Random Number Generating

  • Hi All,

    I need to generate random unique numbers for 10 million records.

    Here is my requirement

    1. The numbers should begin with 11.
    2. The minimum length of the number should be 14
    3. The maximum length of the number should be 25
    4. Need to generate the random unique numbers for 10 million records.

    Thanks

    Sathish Kumar

     

  • sathishkm wrote:

    Hi All,

    I need to generate random unique numbers for 10 million records.

    Here is my requirement

    1. The numbers should begin with 11.
    2. The minimum length of the number should be 14
    3. The maximum length of the number should be 25
    4. Need to generate the random unique numbers for 10 million records.

    Thanks

    Sathish Kumar

    So, it won't actually be a numeric column because your starting value of "11" would have to be left-padded with 12 spaces or zeros to have a minimum length of 14.  Are you certain that you're good with that mistake?
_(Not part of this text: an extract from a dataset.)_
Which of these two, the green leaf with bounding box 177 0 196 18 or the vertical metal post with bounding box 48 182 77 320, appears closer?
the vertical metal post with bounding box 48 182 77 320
    I'm also curious as to why you need "random" numbers on such a small range compared to the 14 character minimum size.  It would be real easy to generate 10 million integers and sort them in a Random Order in a table.

     

    --Jeff Moden


    RBAR is pronounced "ree-bar" and is a "Modenism" for Row-By-Agonizing-Row.
    First step towards the paradigm shift of writing Set Based code:
    ________Stop thinking about what you want to do to a ROW... think, instead, of what you want to do to a COLUMN.

    Change is inevitable... Change for the better is not.


    Helpful Links:
    How to post code problems
    How to Post Performance Problems
    Create a Tally Function (fnTally)

  •  

    reduce the length to

    The numbers should begin with 11.

    The minimum length of the number should be 10

    The maximum length of the number should be 15

    Need to generate the random unique numbers for 10 million records.

  • DECLARE  @RowsToGenerate as int = 10000000
    SELECT DISTINCT TOP(@RowsToGenerate) x.Num
    FROM (SELECT LEFT('11' + CONVERT(varchar,(CONVERT(bigint,ABS(CHECKSUM(NEWID()))))) + CONVERT(varchar,(CONVERT(bigint,ABS(CHECKSUM(NEWID()))))) ,10+T.RandNum) Num
    FROM dbo.fnTally(1,CONVERT(int,@RowsToGenerate * 1.2))
    CROSS APPLY(VALUES (CAST(ABS(CHECKSUM(NEWID())) % 6 AS INT))) T(RandNum)) x
    ;

    You just need to install this little gem: dbo.fnTally

  • sathishkm wrote:

    reduce the length to

    The numbers should begin with 11. The minimum length of the number should be 10 The maximum length of the number should be 15 Need to generate the random unique numbers for 10 million records.

    That doesn't answer my original questions about the final datatype because, according to your new requirements, the number "11" would still need to be LPADDED with 8 zeros or spaces.  Or, RPADDED like Jonathan did.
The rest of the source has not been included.